The extracted PHA samples were verified using Fourier transform infrared spectrometer (FTIR). The samples showed peaks at wave numbers of 1720.38, 1378.75, 1452.64, and 1274.83 cm−1, corresponding to the C=O bond carbonyl groups, –CH3, –CH2, and –CH groups, respectively (Fig. 4a). These peaks correspond to peaks obtained at 1721.00, 1379.36, 1452.73, and 1278.60 cm−1 for standard polyhydroxybutyrate (PHB) (Sigma Aldrich, USA), confirming that the extracted polymer was PHB (Fig. 4b).

Fig. 4
figure4

The FTIR spectrum. a Extracted PHA sample from C. necator grown on hydrogenic effluent, b standard PHB

In comparison to other literature search, we found that PHA content of this study (60.9% w/w) was equivalent to PHA content produced from the hydrogenic effluent of thermal-hydrolyzed sludge (61.4% w/w) [29] and the hydrogenic effluent of second cheese whey (62.0% w/w) [11]. Results demonstrated that hydrogenic effluent from Chlorella sp. biomass co-digested with sugarcane leaves is a potential feedstock for PHA production.

Lipid production

The hydrogenic effluent from the optimal proportions of feedstock was further used to produce lipid by Acutodesmus sp.
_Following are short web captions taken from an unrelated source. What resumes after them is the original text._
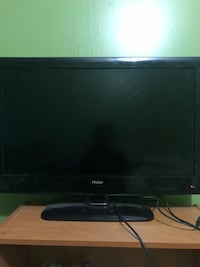 32 inch tv Fort Erie, L2A 6B5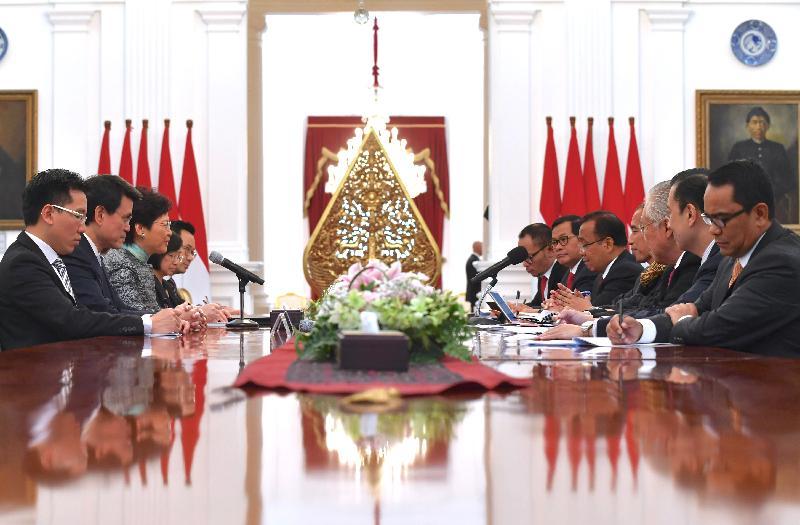 行政長官林鄭月娥(左三)今日(四月二十五日)在印尼雅加達與印尼總統佐科‧維多多(右四)會面。商務及經濟發展局局長邱騰華(左二)亦有出席。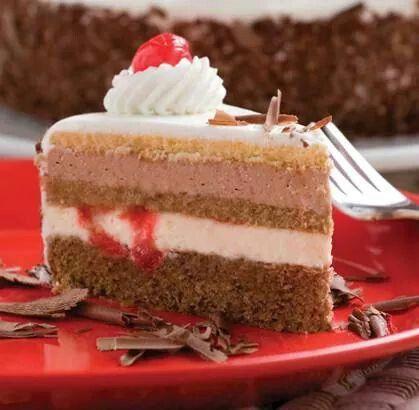 """Para culminar la semana nada mas delicioso que esta exquisita """"Selva Negra"""", torta elaborada con bizcochuelo de chocolate, crema de leche, crema de chocolate y cerezas. Simplemente Espectacular!!! #reposteriaastor www.elastor.com.co"""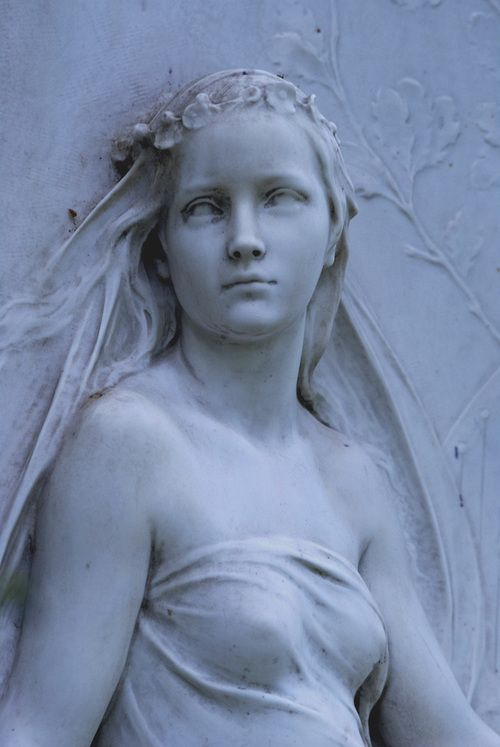 Isn't she exquisite? #stone #angels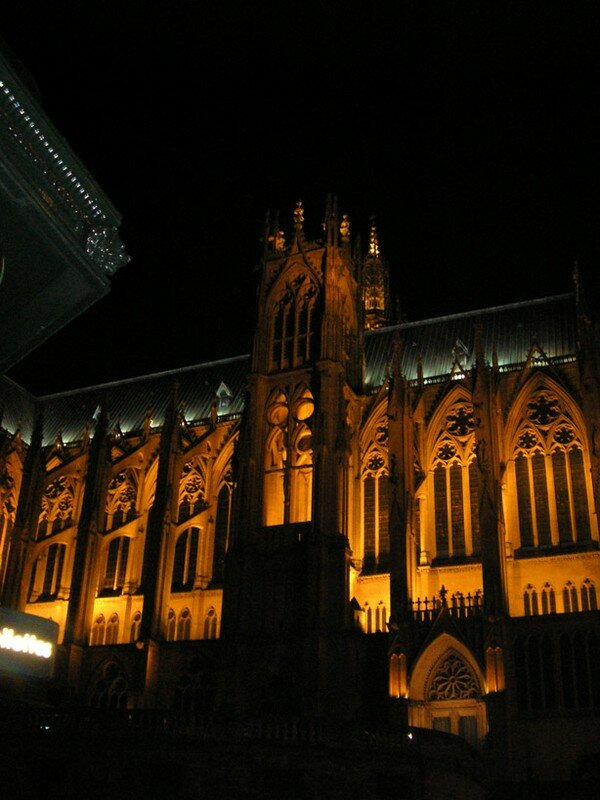 La cathdrale by night bis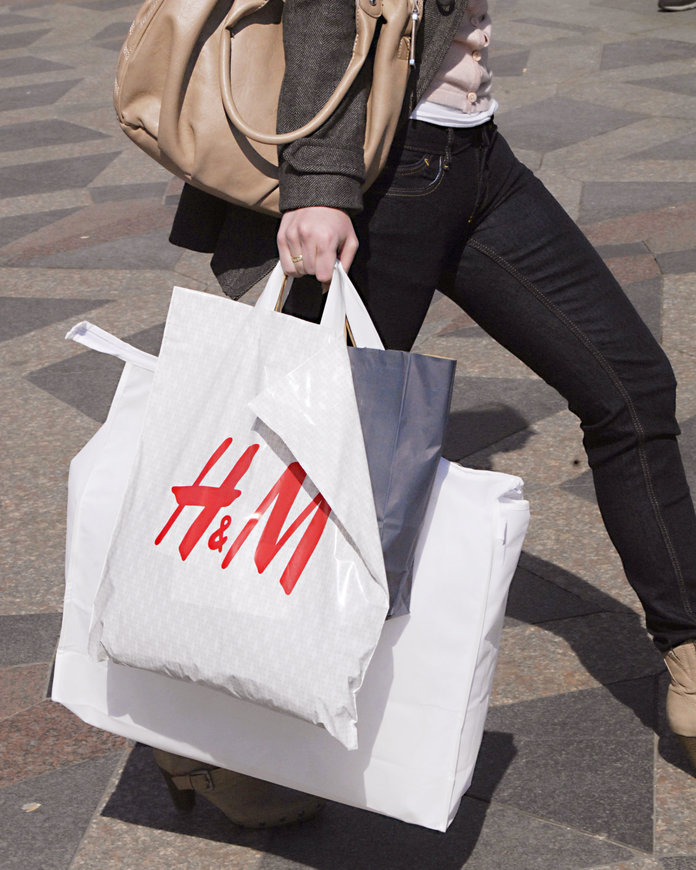 This H&M Sale Has $5 Tops and $7 Skirts
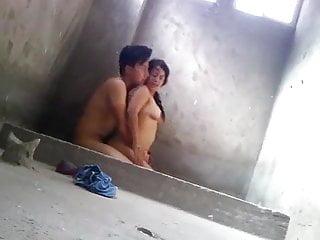 Desi indian bathroom sex...
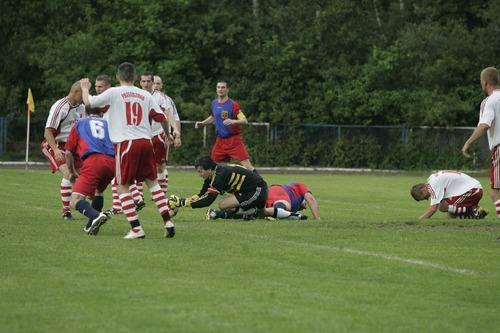 W sobotę i niedzielę walczono o punkty na boiskach trzeciej, czwartej i piątej ligi oraz oświęcimskiej klasy A i B. Fot. (png)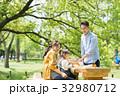 家族 ピクニック 屋外の写真 32980712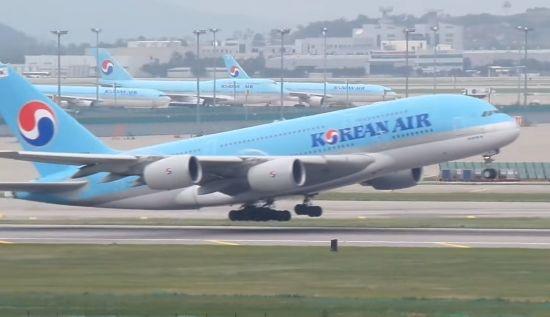 인천공항을 이륙 중인 비행기.[사진=유튜브 화면캡처]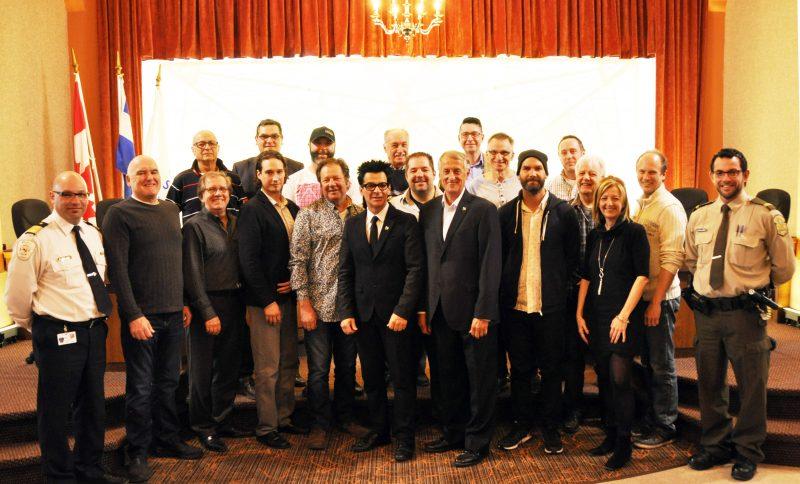Élus et commerçants du centre-ville se sont réunis le 21 mars, à 11h, à l'Hôtel de ville. | Photo : gracieuseté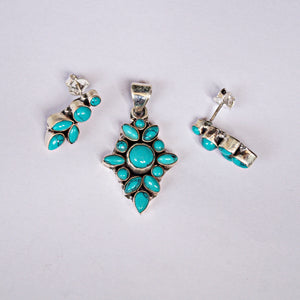 The Bunch of Turquoise Pendant Set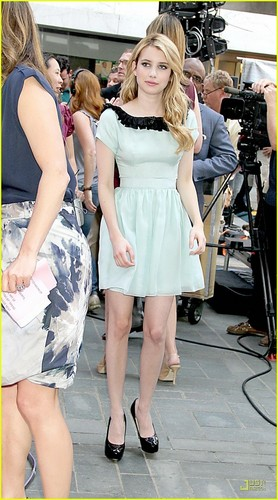 Emma Roberts: 'Gets By' on The Today mostrar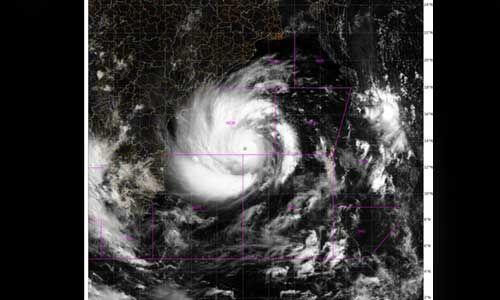 कुछ घंटों में दिखेगा चक्रवाती तूफान एम्फन, रेड अलर्ट जारी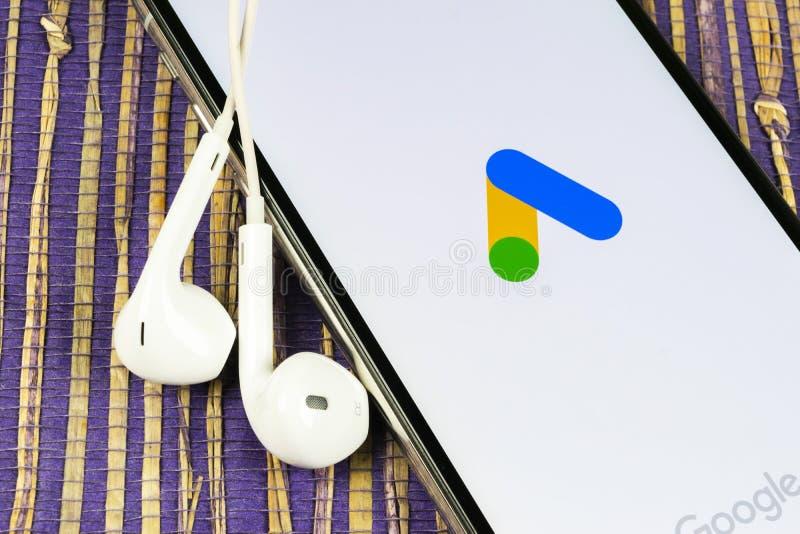 Icône de l'application AdWords de Google Ads sur l'écran Apple iPhone X Icône des mots d'annonce Google Application de mots d'ajo photo libre de droits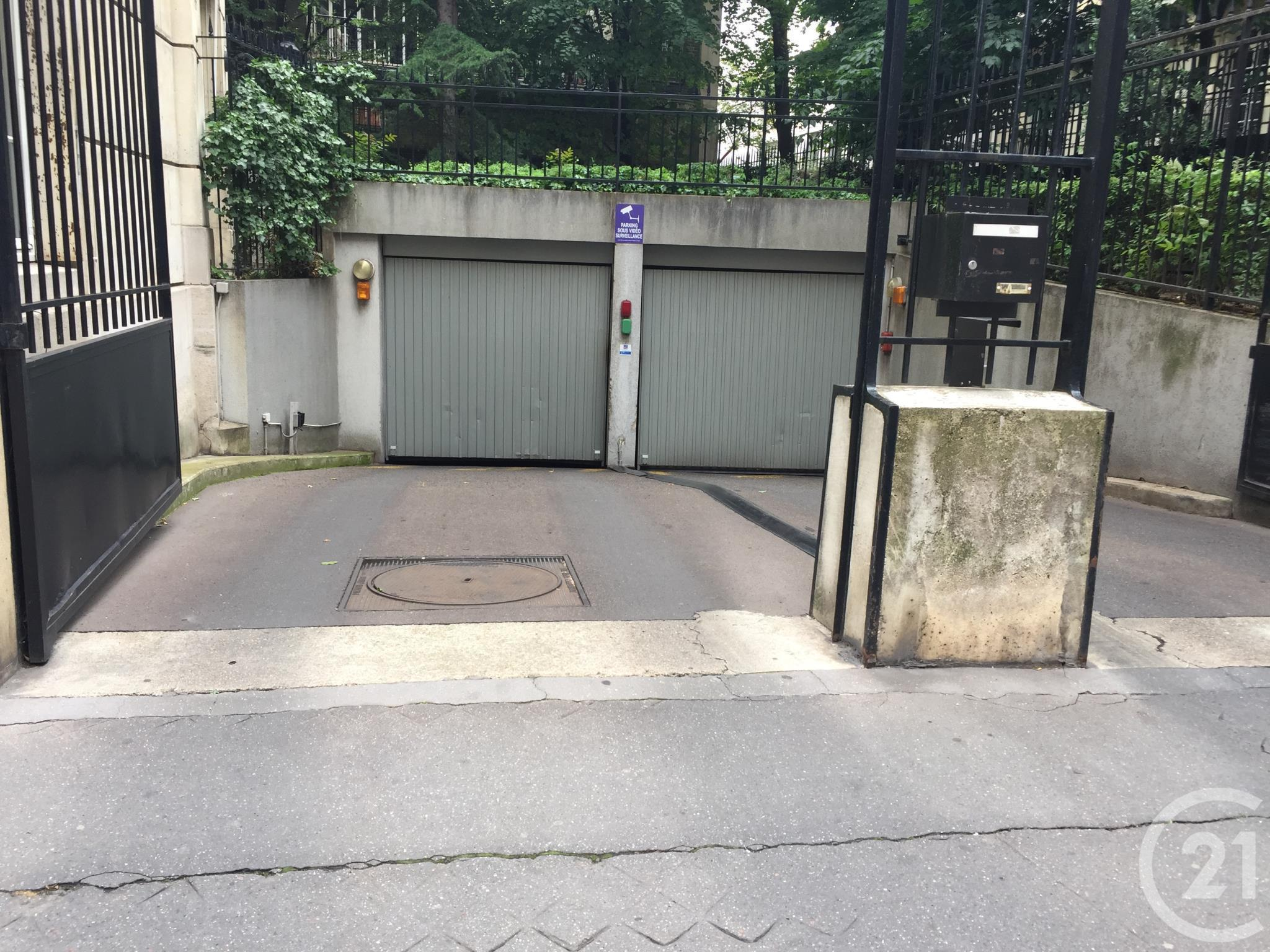 Parking à louer - 13 m2 - PARIS - 75008 - ILE-DE-FRANCE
KKU-P2. The strain KKU-P2 gradually grew and achieved a maximum biomass concentration of 1.17 g/L (Fig. 5a), indicating that it could use VFAs in hydrogenic effluent for their growth. The acetic acid concentration decreased significantly over time, whereas butyric acid remained constant until the end of fermentation (Fig. 5b). The results suggested that strain KKU-P2 preferred acetic acid as the carbon source over other acids such as butyric acid. In addition, acetic acid has a two-carbon atom, making it easy to consume by microalgae for biomass and lipid production in this study. This finding was consistent with that of Ren et al. [30], who reported that dark fermentative effluent with acetate as the main SMPs can be used to cultivate microalgal Scenedesmus sp. R-16 for lipid production.

Fig. 5
figure5

Time-course profiles of cell growth and lipid production. a Biomass concentration, b total VFAs concentration, c lipid concentration, d lipid content. The lipids were produced by fermenting hydrogenic effluent using Acutodesmus sp. KKU-P2 at 30 °C and 150 rpm under a light intensity of 3000 lx for 14 days

The pattern of lipid concentration and content was similar to that of the biomass concentration profile. Lipid concentration steadily increased to the maximum value of 0.20 g/L at 264 h (Fig. 5c) with the highest lipid content of 17.3% (w/w) (Fig. 5d). At this time, the COD was virtually eliminated with a removal percentage of 20%. The fatty acids found in Acutodesmus sp. were oleic (C18:1), palmitic (C16:0), and linoleic acids (C18:2). These results were supported by the previous report of Grama et al. [31], who found that oleic, palmitic and linoleic acids were the significant fatty acid fraction found in Acutodesmus obliquus. Microalgae growth and lipid production are influenced by many factors, such as substrate concentration, nutrient content, initial substrate to initial biomass concentration ratio (S/X ratio), light, pH, and temperature [14]. Hence, the optimization of these factors can enhance the lipid content and efficiency of COD removal.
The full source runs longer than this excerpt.